Acupuncture works in conjunction with modern medicine. There is sufficient evidence to acupuncture’s value to expand its use into conventional medicine and treatment of female infertility, and to encourage further studies of its underlying mechanisms as well as to establish its clinical value.

Chinese herbs improve pregnancy rates in women with unexplained infertility. Fifty women with the Western medical diagnosis of unexplained infertility were treated with Chinese herbal medicine. On their previous menstral cycle, no pregnancies occured. Following herbal treatment, 28 of the 50 women became pregnant with 11 live births and 7 miscarriages. Chinese herbal medicine results in higher success rates of pregnancy, with no patient side-effects and a reduction in the category of patients conventionally classified as having unexplained infertility.

Cortisol levels and very early pregnancy loss in humans. A recent study demonstrates that during the first three weeks of pregnancy women with high cortisol levels (cortisol is a hormone responsible for several stress related activities in the body) are nearly three times more likely to miscarry than women with normal levels of cortisol.

Electro-acupuncture reduces high uterine artery blood flow impedance. Electro acupuncture can reduce high uterine artery blood flow impedance, thereby creating more favorable conditions for IVF implantation success.

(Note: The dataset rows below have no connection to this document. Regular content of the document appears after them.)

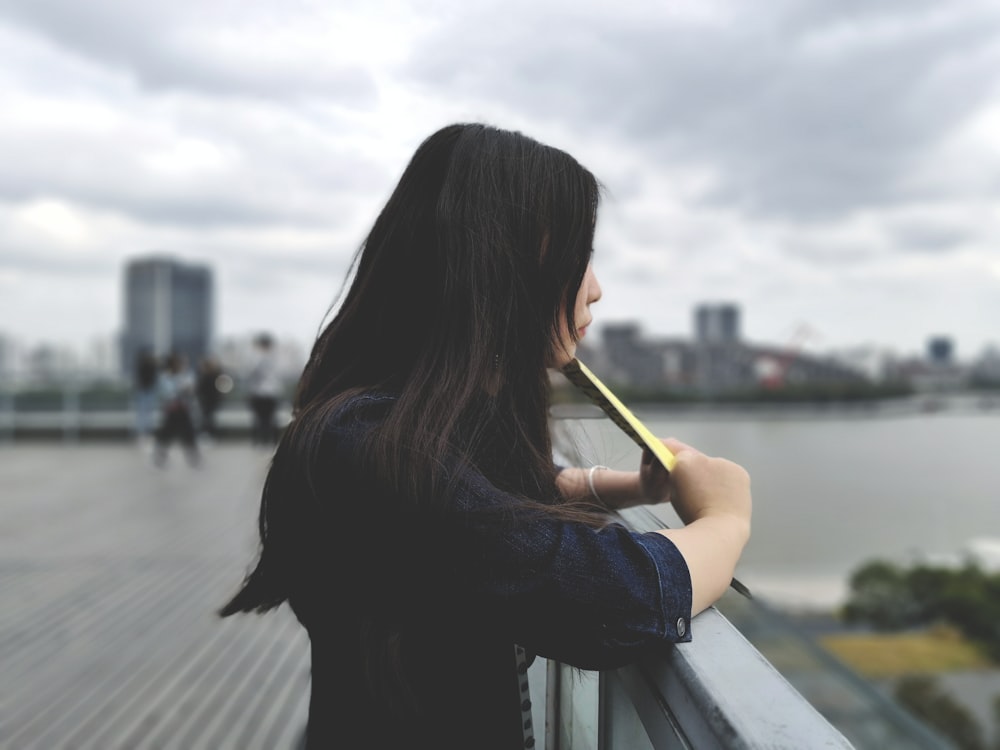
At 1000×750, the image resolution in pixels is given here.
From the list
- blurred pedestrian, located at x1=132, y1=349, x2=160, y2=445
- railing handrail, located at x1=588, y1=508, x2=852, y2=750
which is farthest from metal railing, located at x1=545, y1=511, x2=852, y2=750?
blurred pedestrian, located at x1=132, y1=349, x2=160, y2=445

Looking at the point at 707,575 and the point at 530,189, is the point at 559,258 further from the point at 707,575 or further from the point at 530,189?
the point at 707,575

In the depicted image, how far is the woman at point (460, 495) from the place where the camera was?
688mm

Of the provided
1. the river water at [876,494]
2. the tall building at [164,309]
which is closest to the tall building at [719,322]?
the river water at [876,494]

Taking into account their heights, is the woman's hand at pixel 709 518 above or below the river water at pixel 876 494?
above

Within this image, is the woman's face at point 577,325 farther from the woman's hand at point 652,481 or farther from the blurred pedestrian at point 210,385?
the blurred pedestrian at point 210,385

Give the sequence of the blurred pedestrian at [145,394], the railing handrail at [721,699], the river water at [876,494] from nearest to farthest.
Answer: the railing handrail at [721,699]
the blurred pedestrian at [145,394]
the river water at [876,494]

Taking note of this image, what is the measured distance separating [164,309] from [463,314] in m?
14.8

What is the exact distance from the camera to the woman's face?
895 millimetres

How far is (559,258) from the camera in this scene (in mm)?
858

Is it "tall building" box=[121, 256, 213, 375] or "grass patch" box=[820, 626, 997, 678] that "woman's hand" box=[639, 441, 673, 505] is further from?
"grass patch" box=[820, 626, 997, 678]

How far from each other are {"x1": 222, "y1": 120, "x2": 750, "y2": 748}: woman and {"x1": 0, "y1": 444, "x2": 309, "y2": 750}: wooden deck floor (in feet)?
1.04

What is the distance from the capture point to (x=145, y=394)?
1088 centimetres

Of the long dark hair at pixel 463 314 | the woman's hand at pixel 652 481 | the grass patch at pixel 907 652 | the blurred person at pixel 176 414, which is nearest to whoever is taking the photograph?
the long dark hair at pixel 463 314

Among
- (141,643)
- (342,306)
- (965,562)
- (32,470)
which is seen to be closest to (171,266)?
(32,470)
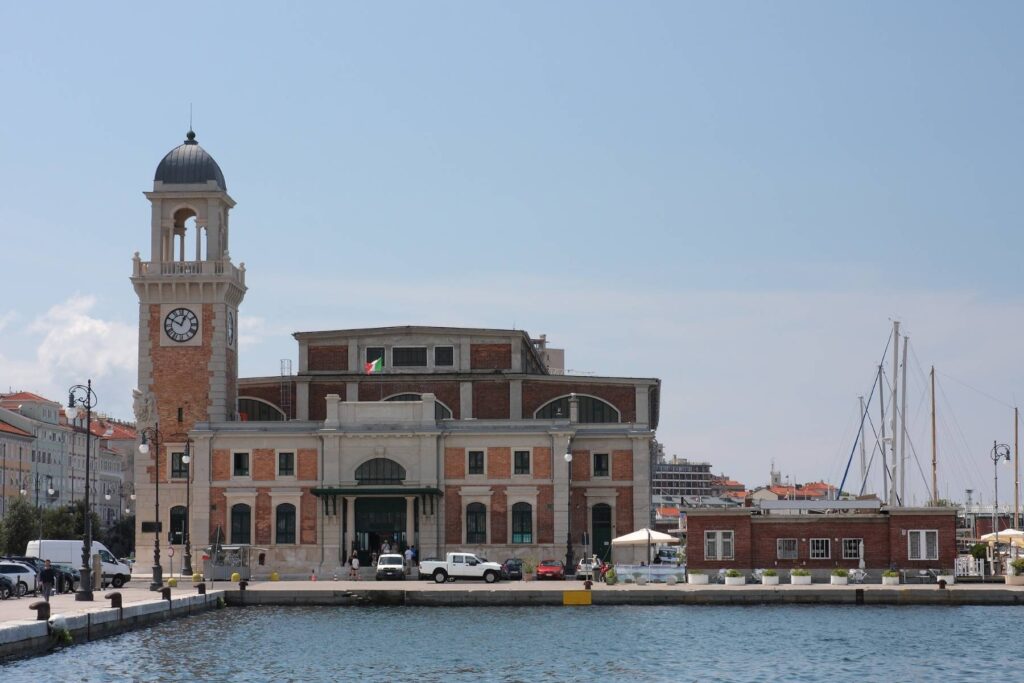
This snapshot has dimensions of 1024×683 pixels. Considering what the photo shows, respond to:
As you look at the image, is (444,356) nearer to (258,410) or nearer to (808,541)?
(258,410)

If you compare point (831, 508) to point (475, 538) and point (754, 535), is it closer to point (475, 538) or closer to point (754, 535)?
point (754, 535)

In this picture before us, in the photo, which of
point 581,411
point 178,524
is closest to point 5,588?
point 178,524

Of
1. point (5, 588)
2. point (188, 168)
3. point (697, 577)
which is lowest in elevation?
point (697, 577)

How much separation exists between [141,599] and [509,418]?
36277 millimetres

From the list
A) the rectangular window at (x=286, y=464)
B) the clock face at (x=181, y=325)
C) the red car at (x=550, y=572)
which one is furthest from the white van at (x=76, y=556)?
the red car at (x=550, y=572)

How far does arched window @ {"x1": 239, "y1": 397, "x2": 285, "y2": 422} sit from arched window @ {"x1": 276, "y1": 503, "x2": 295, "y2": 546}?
12.5 metres

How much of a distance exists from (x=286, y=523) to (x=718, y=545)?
2343cm

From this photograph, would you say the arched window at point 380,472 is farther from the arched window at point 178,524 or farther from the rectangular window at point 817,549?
the rectangular window at point 817,549

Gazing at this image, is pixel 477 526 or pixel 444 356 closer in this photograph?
pixel 477 526

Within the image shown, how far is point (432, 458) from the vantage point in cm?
8506

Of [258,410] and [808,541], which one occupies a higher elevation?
[258,410]

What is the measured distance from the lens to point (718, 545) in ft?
243

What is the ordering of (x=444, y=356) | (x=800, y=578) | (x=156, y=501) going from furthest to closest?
(x=444, y=356) → (x=156, y=501) → (x=800, y=578)

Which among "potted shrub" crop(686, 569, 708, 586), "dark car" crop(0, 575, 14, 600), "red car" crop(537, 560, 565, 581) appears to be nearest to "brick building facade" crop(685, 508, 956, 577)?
"potted shrub" crop(686, 569, 708, 586)
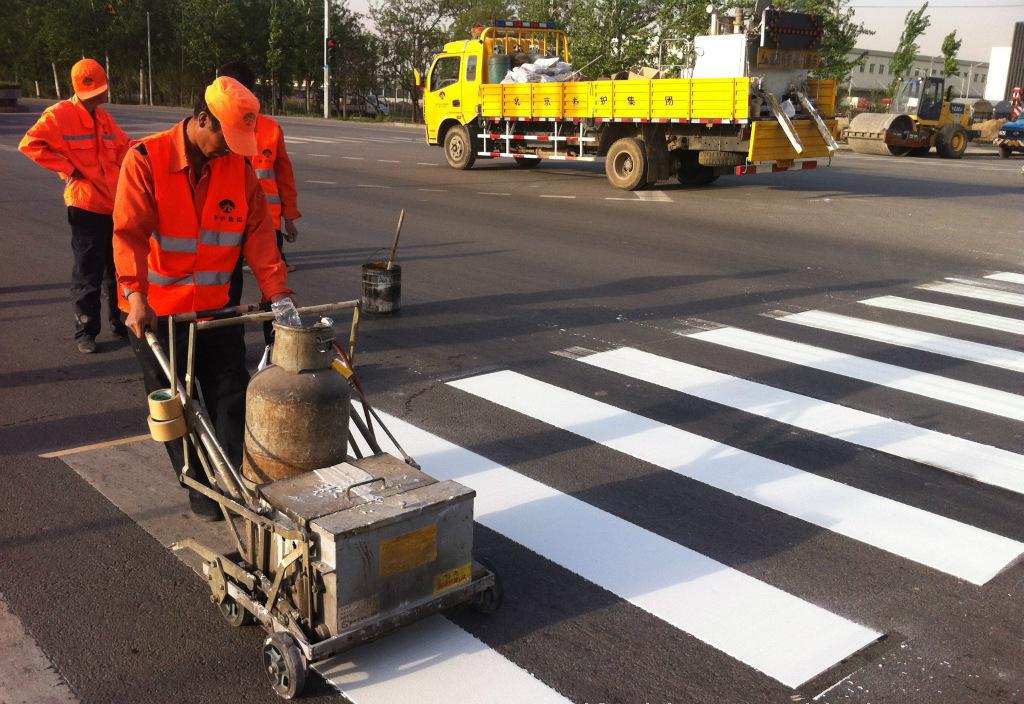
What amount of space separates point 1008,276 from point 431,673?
32.4 ft

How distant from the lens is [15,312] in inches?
320

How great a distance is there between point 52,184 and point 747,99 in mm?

Hand surface temperature (HST) may predict efficacy of acupuncture for ovulation induction. This study suggests that measuring hand surface temperature (HST) may provide a rough but simple method for predicting the effect of electro-acupuncture (EA) on ovulation induction. The relationship of ovulation and HST in normal women is different from that in anovulatory patients. Thus, in anovulatory cases, the hyperactive sympathetic system can be depressed by EA and the function of the hypothalamus-pituitary-ovarian axis can be regulated by EA via central sympathetic system. This might be another possible mechanism of EA ovulation induction. Another mechanism might be that EA may promote the release of ß-E in the brain and reduce LH-RH secretion from hypothalamus. Therefore, the blood LH content released from the pituitary is decreased, leading to ovulation.